This thesis studies efficient and private approximations to function problems on massive datasets.
Increasingly, the number of applications generating, collecting and computing on vast quantities of digital data is becoming widespread. As non-trivial analyses of these datasets typically require expensive computations, the search for efficient solutions has been the predominant theme and concern of
several different areas of applied and theoretical Computer Science research.
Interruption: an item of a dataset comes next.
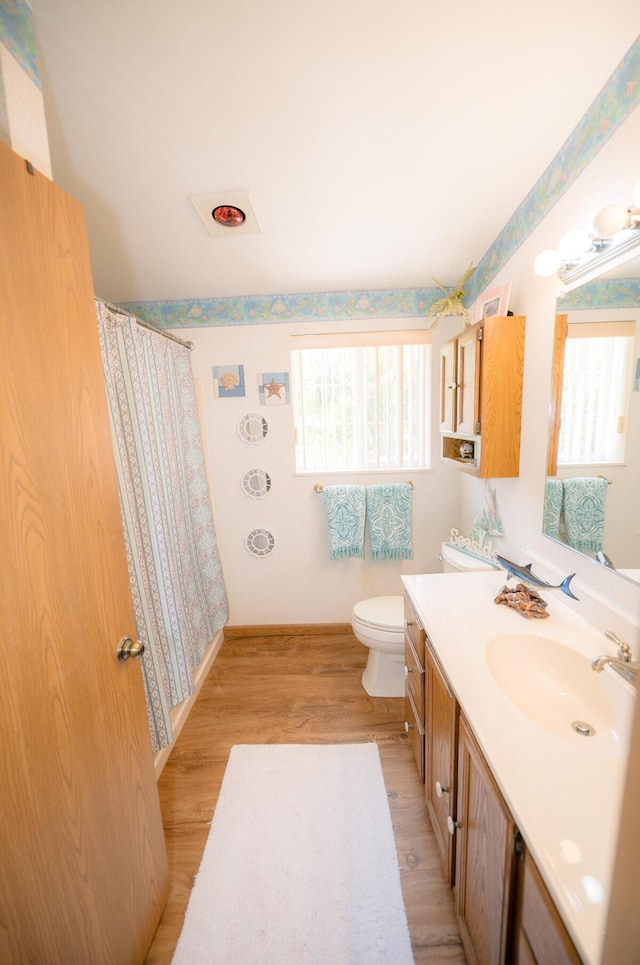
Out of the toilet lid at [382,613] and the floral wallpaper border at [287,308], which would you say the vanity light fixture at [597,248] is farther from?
the toilet lid at [382,613]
Another important and growing concern is the privacy implications of computing on data considered sensitive; specifically regarding distributed computations among mutually distrustful yet collaborating parties. Although substantial work on both fronts exists independently, these issues have rarely been
addressed simultaneously.
In this thesis, we tackle both challenges concurrently. We present a general feasibility result that gives sufficient conditions for a deterministic function $f$ to admit an efficient private approximation $g$. A common theme among this and our other results is proving functional privacy, an inherent and
necessary property of any protocol computing a private approximation. Our approaches to ensuring functional privacy while keeping resources at a minimal might be of independent interest and prove useful to the design of other private approximations. The specific protocols presented in this thesis are:
- Efficient private approximation protocols for the $L_p$ distance, $p\in(0,2]$, of two $n$-dimensional real-valued vectors using polylogarithmic communication in $n$. Our first protocol, for $p=2$, improves upon a previous result by reducing a quadratic computation to a quasi-linear one. Our more
generic result for $p\in(0,2]$, however, applies also to the case where the input is presented as a data stream. The latter is the first known private approximation protocol for any streaming problem. We believe the techniques used can spur other private streaming results.
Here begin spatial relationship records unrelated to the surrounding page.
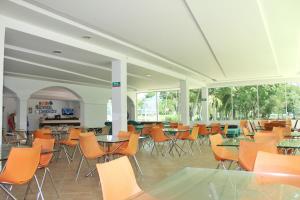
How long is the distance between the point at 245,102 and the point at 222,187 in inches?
649

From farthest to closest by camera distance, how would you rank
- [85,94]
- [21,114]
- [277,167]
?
[85,94] < [21,114] < [277,167]

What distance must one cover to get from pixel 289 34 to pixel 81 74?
7.86 meters

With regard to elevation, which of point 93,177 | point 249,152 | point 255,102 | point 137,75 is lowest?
point 93,177

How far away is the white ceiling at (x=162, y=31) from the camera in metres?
5.41

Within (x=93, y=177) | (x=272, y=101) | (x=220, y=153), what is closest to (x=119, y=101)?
(x=93, y=177)

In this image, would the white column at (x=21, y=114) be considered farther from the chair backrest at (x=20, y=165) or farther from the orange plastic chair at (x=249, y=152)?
the orange plastic chair at (x=249, y=152)

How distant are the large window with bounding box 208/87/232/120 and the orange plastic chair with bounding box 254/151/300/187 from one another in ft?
52.8

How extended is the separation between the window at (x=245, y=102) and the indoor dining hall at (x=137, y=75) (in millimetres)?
2229

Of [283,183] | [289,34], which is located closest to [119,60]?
[289,34]

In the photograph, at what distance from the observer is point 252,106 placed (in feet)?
56.6

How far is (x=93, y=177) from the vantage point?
5523mm

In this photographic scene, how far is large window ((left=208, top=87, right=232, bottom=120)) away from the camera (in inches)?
711

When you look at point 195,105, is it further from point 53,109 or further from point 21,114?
point 21,114

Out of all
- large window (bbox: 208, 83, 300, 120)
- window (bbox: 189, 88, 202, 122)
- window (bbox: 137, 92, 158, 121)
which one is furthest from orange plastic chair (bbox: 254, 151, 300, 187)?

- Efficient private approximation protocols for a variety of hard counting problems, including:
- the #P-complete problem #DNF, or estimating the number of satisfiable assignments to a Boolean formula in disjunctive normal form,
- every problem within two subclasses of #P similar to Ron Fagin's logic-based characterization of NP), and
- few fixed parameter tractable (FPT) problems.
- Efficient protocols for the 1-out-of-$n$ single-server Computationally-Private Information Retrieval (CPIR) problem for $\ell$-bit strings and its symmetric variant. Unlike previous results, we achieve simultaneous polylogarithmic storage, communication, and local computation by relaxing accuracy requirements, a novel approach.